Here gives some examples about signed measure.

Example. Assume \(\mu\) is a measure, \(f\) is a function with \(\int_A f^- d\mu<\infty\), define

\[ \alpha(A):=\int_A f d\mu. \]

Show that \(\alpha\) is a signed measure.

Example. Assume \(\mu_1\) and \(\mu_2\) are measures with \(\mu_2(\Omega)<\infty\), define

\[ \alpha(A):=\mu_1(A)-\mu_2(A). \]

Show that \(\alpha\) is a signed measure.

The above conclusion holds by sigma-additivity of integral and measure. The only work is left to show that disjoint additivity holds at \(\alpha(E)=\infty\).

\(\square\)

A set \(A\) is positive if for all its subset \(E\), \(\alpha(E)\geq 0\). A set \(A\) is positive if for all its subset \(E\), \(\alpha(E)\leq 0\).

Example. Show that In Example for integral-signed-measure, \(A\) is positive iff

\[ \mu(A\cap \{f(x)<0\})=0. \]
  • Necessary. Choose subset \(A\cap \{f(x)<0\}\) yields the result.

  • Sufficient. Decompose any subset \(E\) with \(E\cap \{f(x)<0\}\) and \(E\cap \{f(x)\geq 0\}\) and complete the proof.

\(\square\)

▸ WRITTEN INSTRUCTION 1
Please copy out the part of the rows that opens with the line containing "As visible in this scene, which item among" and runs through the end of the rows, reproducing every line unchanged.

(Source rows)
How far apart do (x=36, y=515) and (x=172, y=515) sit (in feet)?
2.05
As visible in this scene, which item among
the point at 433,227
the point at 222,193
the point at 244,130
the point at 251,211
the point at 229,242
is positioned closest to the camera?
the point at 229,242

▸ WRITTEN INSTRUCTION 2
Which formulas does the signed measure passage set apart on their own lines? List every one.

▸ EXERCISE ANSWER 1
As visible in this scene, which item among
the point at 433,227
the point at 222,193
the point at 244,130
the point at 251,211
the point at 229,242
is positioned closest to the camera?
the point at 229,242

▸ EXERCISE ANSWER 2
- \(\alpha(A):=\int_A f d\mu\)
- \(\alpha(A):=\mu_1(A)-\mu_2(A)\)
- \(\mu(A\cap \{f(x)<0\})=0\)